In October 2018, a coalition of large public pension funds, asset managers, law professors, and non-profit organizations filed a petition with the SEC for a rulemaking on ESG disclosures. The petition called on the SEC to develop a comprehensive ESG disclosure framework, and identified seven specific issues that the SEC could act on immediately: (1) climate risk; (2) annual ESG disclosures based on the Global Reporting Initiative (GRI) framework; (3) gender pay ratios; (4) human capital management; (5) human rights; (6) political spending; and (7) tax disclosure.

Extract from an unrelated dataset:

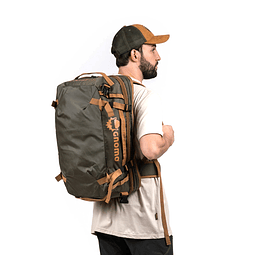  Mochila Gnomo Hedevan Green PU 45L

In January 2020, a task force sponsored by the International Business Council (IBC) of the World Economic Forum (WEF), has released a consultation draft proposing a set of common disclosures aligned with the UN Sustainable Development Goals. The task force was chaired by Brian Moynihan, Chairman and CEO of Bank of America and Chairman of the IBC, and included experts from each of the Big Four accounting firms—Deloitte, EY, KPMG and PwC. The draft framework titled “Toward Common Metrics and Consistent Reporting of Sustainable Value Creation” proposes a set of disclosures organized into four pillars grounded in the UN Sustainable Development Goals: the Principles of Governance, Planet, People and Prosperity. The proposed “People” metrics and disclosures include: risk of incidents of child and forced labor, discrimination and harassment incidents, gender equality, and risks to the right of freedom of association and collective bargaining.
In addition, over 2,300 investment managers, asset managers, and service providers representing over $80 trillion in assets under management (AUM) are signatories to the UN-sponsored Principles for Responsible Investment (PRI), which commit these institutions to incorporating ESG factors into their investment decisions. Of these signatories, 458 are U.S. institutions, which collectively represent over $40 trillion AUM.

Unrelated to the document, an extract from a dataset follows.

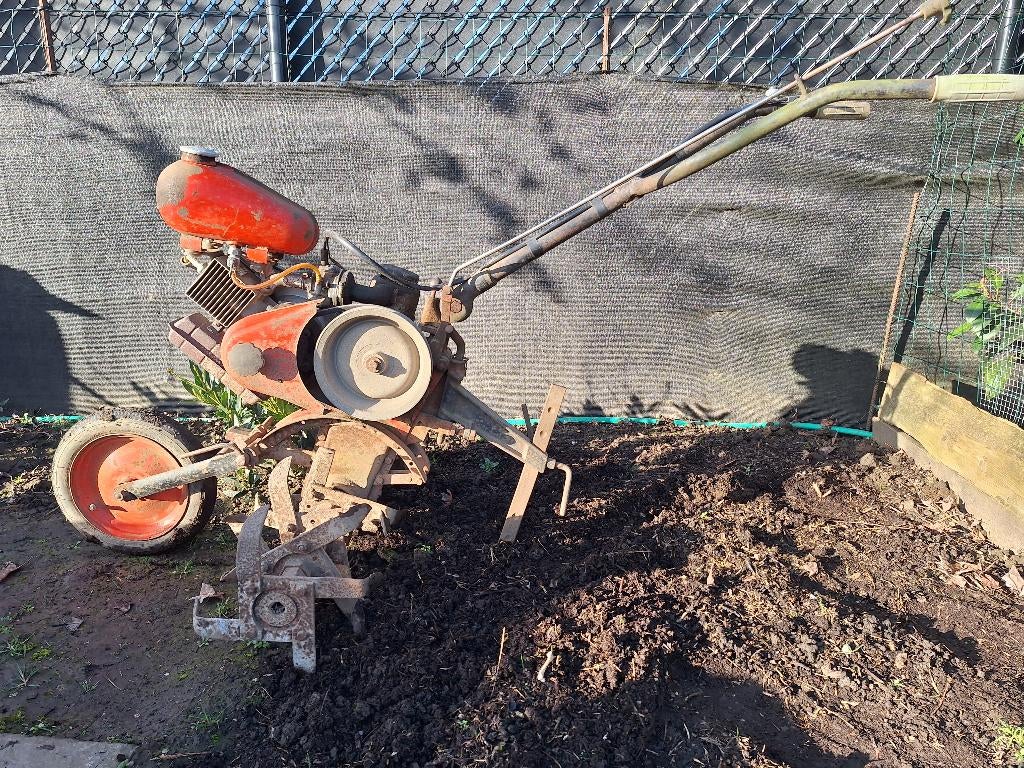 Hako combinette grond frees met JLO motor., Ophalen, Benzine, Gebruikt, JLO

On January 18, 2019, the International Organization of Securities Commissions published a Statement on Disclosure of ESG Matters by Issuers, in which it encouraged issuers “to consider the materiality of ESG matters to their business” and “give insight into the governance and oversight of ESG-related material risks,” including by disclosing the methodology and findings of the corporate ESG risk assessment. The SEC was the only IOSCO member regulator not to sign on to the IOSCO’s statement. However, it is unlikely that the SEC will be able to resist the global push for ESG disclosures for long, and even if it does, the CHRRA Act demonstrates how Congress could unilaterally impose an ESG public disclosure requirement.